# Records for this task
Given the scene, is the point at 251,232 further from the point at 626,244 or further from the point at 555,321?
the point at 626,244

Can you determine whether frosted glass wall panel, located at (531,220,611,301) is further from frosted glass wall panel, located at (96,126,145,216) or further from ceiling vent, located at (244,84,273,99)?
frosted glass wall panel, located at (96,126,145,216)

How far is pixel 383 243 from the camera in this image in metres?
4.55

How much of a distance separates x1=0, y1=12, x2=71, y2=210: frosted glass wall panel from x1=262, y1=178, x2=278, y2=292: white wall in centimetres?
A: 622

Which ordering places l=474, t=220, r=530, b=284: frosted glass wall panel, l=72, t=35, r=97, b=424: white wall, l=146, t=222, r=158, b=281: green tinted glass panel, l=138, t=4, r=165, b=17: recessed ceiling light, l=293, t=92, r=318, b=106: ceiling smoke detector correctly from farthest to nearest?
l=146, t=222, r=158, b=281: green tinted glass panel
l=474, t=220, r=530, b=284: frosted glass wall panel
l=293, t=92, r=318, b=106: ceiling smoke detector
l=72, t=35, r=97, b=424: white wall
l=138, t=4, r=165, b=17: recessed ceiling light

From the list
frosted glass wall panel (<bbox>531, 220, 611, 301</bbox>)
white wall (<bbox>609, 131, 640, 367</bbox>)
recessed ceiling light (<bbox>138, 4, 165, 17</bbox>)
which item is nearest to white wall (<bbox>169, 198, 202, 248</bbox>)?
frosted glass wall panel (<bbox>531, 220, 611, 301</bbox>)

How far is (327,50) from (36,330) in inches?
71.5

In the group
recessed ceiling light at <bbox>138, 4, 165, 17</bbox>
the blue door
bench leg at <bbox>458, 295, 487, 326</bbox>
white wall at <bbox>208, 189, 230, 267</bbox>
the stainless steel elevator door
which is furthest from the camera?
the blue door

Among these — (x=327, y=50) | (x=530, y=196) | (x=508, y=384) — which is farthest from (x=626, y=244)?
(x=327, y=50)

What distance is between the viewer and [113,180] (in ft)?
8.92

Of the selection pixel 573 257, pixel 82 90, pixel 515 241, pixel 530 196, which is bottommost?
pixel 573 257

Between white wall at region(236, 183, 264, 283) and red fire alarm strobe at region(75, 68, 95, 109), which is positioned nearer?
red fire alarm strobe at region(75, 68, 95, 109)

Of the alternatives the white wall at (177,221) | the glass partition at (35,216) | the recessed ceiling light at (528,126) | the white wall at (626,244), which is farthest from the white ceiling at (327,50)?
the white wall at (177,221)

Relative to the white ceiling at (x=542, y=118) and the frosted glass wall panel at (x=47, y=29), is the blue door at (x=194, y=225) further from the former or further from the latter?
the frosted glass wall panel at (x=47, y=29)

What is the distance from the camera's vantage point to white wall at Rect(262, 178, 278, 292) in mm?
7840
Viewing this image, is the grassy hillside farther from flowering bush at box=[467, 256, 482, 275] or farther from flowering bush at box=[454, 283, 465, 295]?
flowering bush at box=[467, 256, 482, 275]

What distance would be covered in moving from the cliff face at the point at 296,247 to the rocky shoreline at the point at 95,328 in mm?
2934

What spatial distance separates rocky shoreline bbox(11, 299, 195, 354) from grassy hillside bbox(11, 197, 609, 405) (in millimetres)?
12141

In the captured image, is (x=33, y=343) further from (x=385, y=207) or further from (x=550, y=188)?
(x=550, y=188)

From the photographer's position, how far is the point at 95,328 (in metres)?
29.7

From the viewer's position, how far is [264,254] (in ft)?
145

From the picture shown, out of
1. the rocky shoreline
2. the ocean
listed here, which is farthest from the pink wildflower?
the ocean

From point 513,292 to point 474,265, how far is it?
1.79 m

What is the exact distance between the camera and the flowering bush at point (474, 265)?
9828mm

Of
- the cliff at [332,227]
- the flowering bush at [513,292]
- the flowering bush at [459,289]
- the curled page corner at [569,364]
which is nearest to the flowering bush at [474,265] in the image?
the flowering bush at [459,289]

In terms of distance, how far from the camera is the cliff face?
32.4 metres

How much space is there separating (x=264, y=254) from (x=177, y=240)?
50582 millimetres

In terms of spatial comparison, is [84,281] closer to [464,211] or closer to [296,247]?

# Problem
Set down all of the records shown above once more, exactly.

# Output for this task
Given the scene, is the point at 251,232 further from the point at 626,244 or further from the point at 555,321?
the point at 626,244

Can you determine whether frosted glass wall panel, located at (531,220,611,301) is further from frosted glass wall panel, located at (96,126,145,216) or further from ceiling vent, located at (244,84,273,99)?
frosted glass wall panel, located at (96,126,145,216)

How far is pixel 383 243 from the camera in this image in metres?
4.55

How much of a distance separates x1=0, y1=12, x2=71, y2=210: frosted glass wall panel from x1=262, y1=178, x2=278, y2=292: white wall in centimetres?
A: 622

Which ordering places l=474, t=220, r=530, b=284: frosted glass wall panel, l=72, t=35, r=97, b=424: white wall, l=146, t=222, r=158, b=281: green tinted glass panel, l=138, t=4, r=165, b=17: recessed ceiling light, l=293, t=92, r=318, b=106: ceiling smoke detector correctly from farthest to nearest?
l=146, t=222, r=158, b=281: green tinted glass panel
l=474, t=220, r=530, b=284: frosted glass wall panel
l=293, t=92, r=318, b=106: ceiling smoke detector
l=72, t=35, r=97, b=424: white wall
l=138, t=4, r=165, b=17: recessed ceiling light

From the list
frosted glass wall panel (<bbox>531, 220, 611, 301</bbox>)
white wall (<bbox>609, 131, 640, 367</bbox>)
recessed ceiling light (<bbox>138, 4, 165, 17</bbox>)
which item is nearest to white wall (<bbox>169, 198, 202, 248</bbox>)?
frosted glass wall panel (<bbox>531, 220, 611, 301</bbox>)

How far is (327,50) from (36,330) in inches?
71.5

In the group
recessed ceiling light at <bbox>138, 4, 165, 17</bbox>
the blue door
bench leg at <bbox>458, 295, 487, 326</bbox>
white wall at <bbox>208, 189, 230, 267</bbox>
the stainless steel elevator door
which is furthest from the camera?
the blue door

Among these — (x=327, y=50) | (x=530, y=196) | (x=508, y=384) — which is farthest from (x=626, y=244)?
(x=327, y=50)

What distance is between the viewer and [113,180] (in ft)?
8.92

Of the selection pixel 573 257, pixel 82 90, pixel 515 241, pixel 530 196, which is bottommost?
pixel 573 257

Between white wall at region(236, 183, 264, 283) and red fire alarm strobe at region(75, 68, 95, 109), which is positioned nearer?
red fire alarm strobe at region(75, 68, 95, 109)

Of the alternatives the white wall at (177,221) | the glass partition at (35,216) | the recessed ceiling light at (528,126) | the white wall at (626,244), which is farthest from the white ceiling at (327,50)?
the white wall at (177,221)

Relative to the white ceiling at (x=542, y=118) and the frosted glass wall panel at (x=47, y=29), is the blue door at (x=194, y=225) further from the former or further from the latter?
the frosted glass wall panel at (x=47, y=29)

What is the distance from the camera's vantage point to white wall at Rect(262, 178, 278, 292) in mm?
7840
Viewing this image, is the grassy hillside farther from flowering bush at box=[467, 256, 482, 275] or farther from flowering bush at box=[454, 283, 465, 295]?
flowering bush at box=[467, 256, 482, 275]

What distance would be covered in moving from the cliff face at the point at 296,247 to the rocky shoreline at the point at 95,328 in mm?
2934

What spatial distance separates rocky shoreline bbox(11, 299, 195, 354) from grassy hillside bbox(11, 197, 609, 405) (in millimetres)?
12141

In the captured image, is (x=33, y=343) further from (x=385, y=207) or further from (x=550, y=188)?
(x=550, y=188)

From the photographer's position, how far is the point at 95,328 (in metres)?
29.7

From the viewer's position, how far is [264,254] (in ft)?
145

From the picture shown, out of
1. the rocky shoreline
2. the ocean
listed here, which is farthest from the pink wildflower?
the ocean

From point 513,292 to point 474,265, how far is it?
1.79 m

What is the exact distance between the camera and the flowering bush at point (474, 265)?
9828mm

Of
- the cliff at [332,227]
- the flowering bush at [513,292]
- the flowering bush at [459,289]
- the curled page corner at [569,364]
which is nearest to the flowering bush at [474,265] in the image?
the flowering bush at [459,289]

In terms of distance, how far from the camera is the cliff face?
32.4 metres

How much space is there separating (x=264, y=254) from (x=177, y=240)?
50582 millimetres

In terms of spatial comparison, is [84,281] closer to [464,211] or closer to [296,247]?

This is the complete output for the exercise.